A un mercader se le murió su vieja mula y necesitaba al menos un buey para tirar de su carro. Iba a hacer una larga ruta atravesando las marismas de Caland y los bueyes tenían más fuerza para pasar por esos cenagales con su carro cargado de enseres para la venta.
Un granjero le pedía diez tuses de oro por uno de sus viejos bueyes, pero como no tenía suficiente dinero, decidió negociar con el propietario para pagarle por el uso de su mejor buey y, cuando no lo necesitara, se lo devolvería. Le pagaría según la distancia recorrida.

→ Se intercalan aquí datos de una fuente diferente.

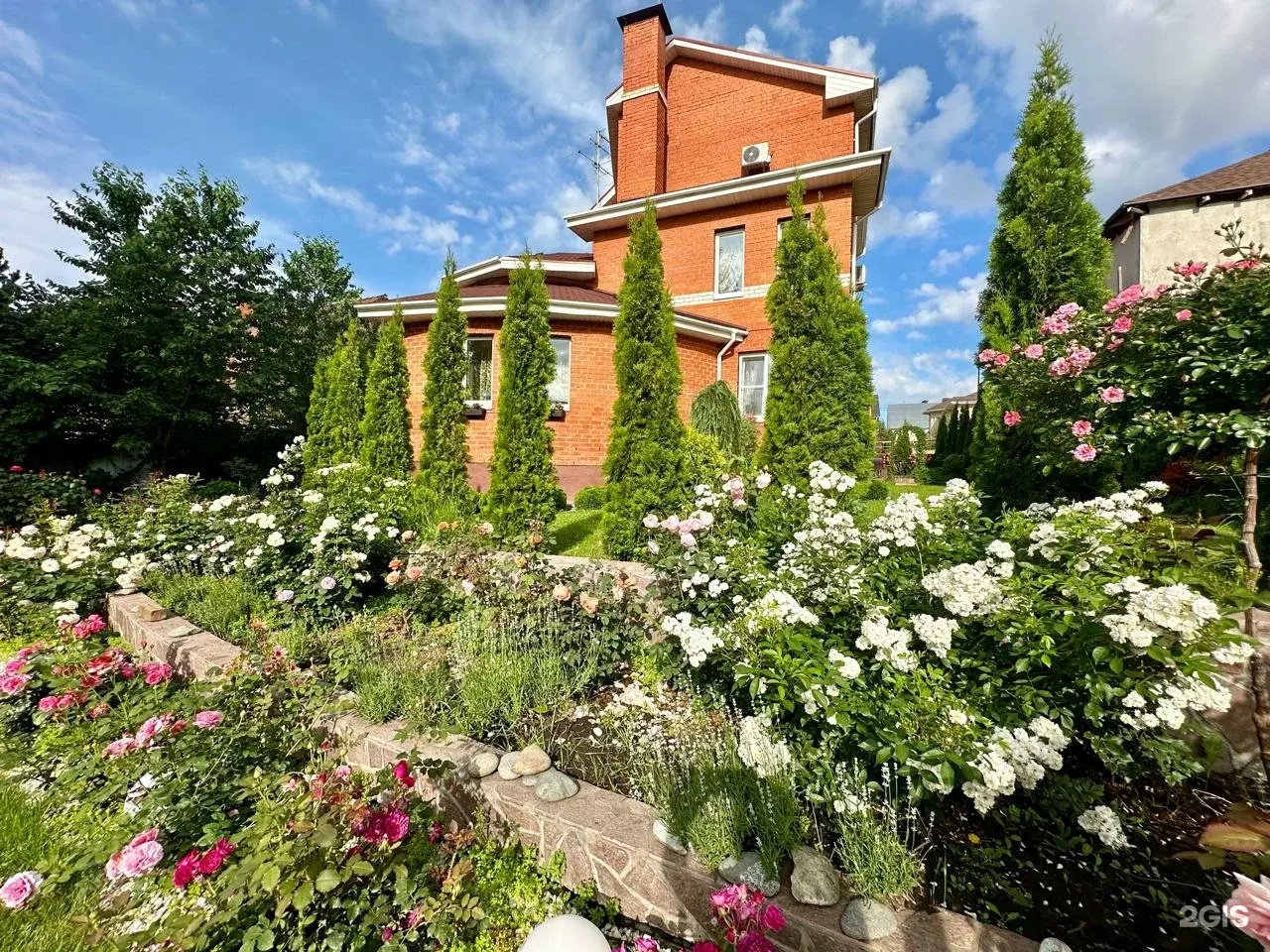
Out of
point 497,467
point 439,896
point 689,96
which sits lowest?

El dueño del buey, desconfiando de la operación, pero necesitado del dinero, aceptó a condición de acompañarlo. Y como nunca había salido de su granja no sabía medir bien la distancia de un viaje tan largo, con lo que acordaron que el mercader pagaría al granjero un lestus de plata por cada vez que el buey diera cien tirones del carro, por cada cien empujones del animal. Y así, el granjero iba haciendo a cada empujón de su buey pequeñas lascas en una tira de cuero que iba enrollando.
Terminó la travesía días después y tras haber entablado una gran amistad entre el granjero y el mercader. El granjero estaba muy agradecido por haber visto por primera vez la gran ciudad de Minendur. Al regresar a la granja, el mercader, muy satisfecho por los negocios cerrados en la ciudad, decidió ajustar cuentas con el granjero. El granjero desenrolló su tira de cuero y empezó a contar:
— Un empujón, dos empujones, tres empujones… siete mil ochocientos cincuenta y dos, que hacen… —miro hacia el cielo rascándose la oreja—setenta y ocho lestus y… y…
— ¡Y cincuenta y dos empujones! —Exclamó el mercader con sorna— Toma un tus de oro. Me han ido muy bien los negocios en Minendur y tu buey ha trabajado duro. Se lo merece.
Esta historia contada entre chanzas, en posadas y bares, hizo que las propinas, empezaran a llamarse popularmente como empujones. Y por degeneración y extensión del habla, los lestus terminaran por denominarse pujes de plata.